Victor Giraud

1840 – Paris – 1871

  • Boissy d’Anglas saluant la tête du député Féraud

    Boissy d’Anglas greeting the head of deputy Féraud

  • Ink and oil on laid paper, ca. 1865-70

    Stamped lower left V.

  • Size

    175 x 250 mm

  • Literature

    Pierre Serna, “’Les Hommes ne meurent pas libres et égaux…’ ou la face cachée des tableaux du Ier prairial en 1830”, in Cahiers de l’Institut d’histoire de la La Révolution française, vol. 10, 2016, pp. 1-30.

On May the 20th 1795, the people of Paris, famished by a strict policy of food supply and the death of Robespierre, took the arms against his leaders. In defending the entrance of the Convention Nationale, the deputy Jean-Bertrand Féraud was assassinated, then beheaded by the crowd, and his head stuck on a pike as a trophy. The insurgents obliged the Convention’s president, François-Antoine de Boissy d’Anglas, to greet the head, and this appeased their furry r. It is this macabre event of the First Republic that chose the painter Victor Giraud to depict, like did some of his predecessors. The theme indeed became a classic of French academic painting, and it was even the subject of a competition in 1830 aimed at decorating the walls of the Chambre des Députés under King Louis-Philippe.

Despite exhibiting academic-orientated works at the Salon – Victor was, indeed, the student of Eugène Giraud, his father, before entering the Ecole des Beaux-Arts under the supervision of François-Edouard Picot –, the present study is filled with modernity and consists of an exception due to the scene’s iconography. Here, the president greeting the head is not represented as an impassive hero overlooking the unruly crowd, like in François Guizot’s work , but rather as a powerless leader lacking balance and control in front of the rioters’ determination. The equilibrium is inverted: the mob is taking over.

Through this focus on the action, Giraud displayed an idealised vision of one of the bloodiest episodes of the French Revolution. He did it at the dawn of a period characterised by the downfall of Napoléon III’s Empire, by popular risings during the Commune de Paris, events that caused the artist’s death.

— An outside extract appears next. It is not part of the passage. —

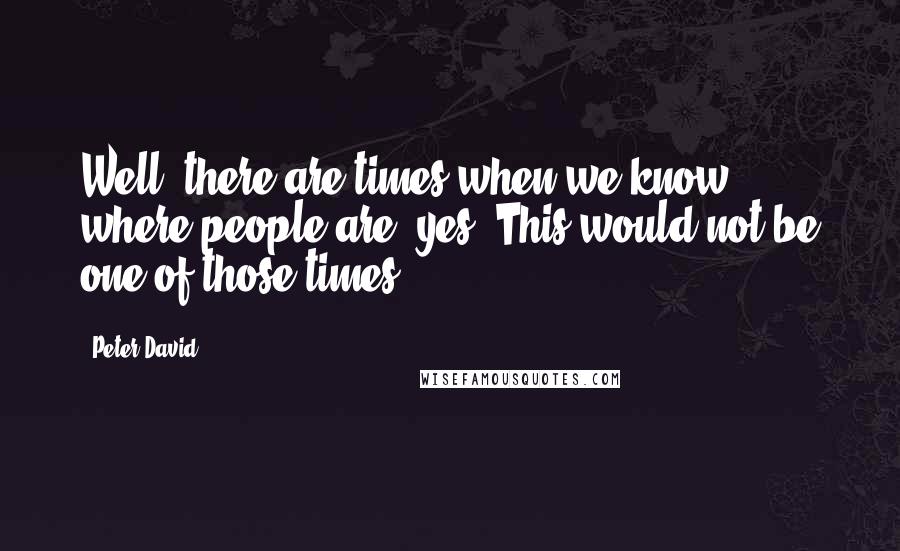 Peter David quotes: Well, there are times when we know where people are, yes? This would not be one of those times.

Enrolled in the National Guard during the Siège de Paris, he went through life-treating ventures and died just before the Franco-Prussian armistice, in February 1871.

The works of Victor Giraud are rare but one can guess that he made numerous compositions before his early death. Eugène Giraud survived his son for ten years, and it was only at his own death that their respective workshops were dispersed. Their works were marked a small E for the father and a V for the son.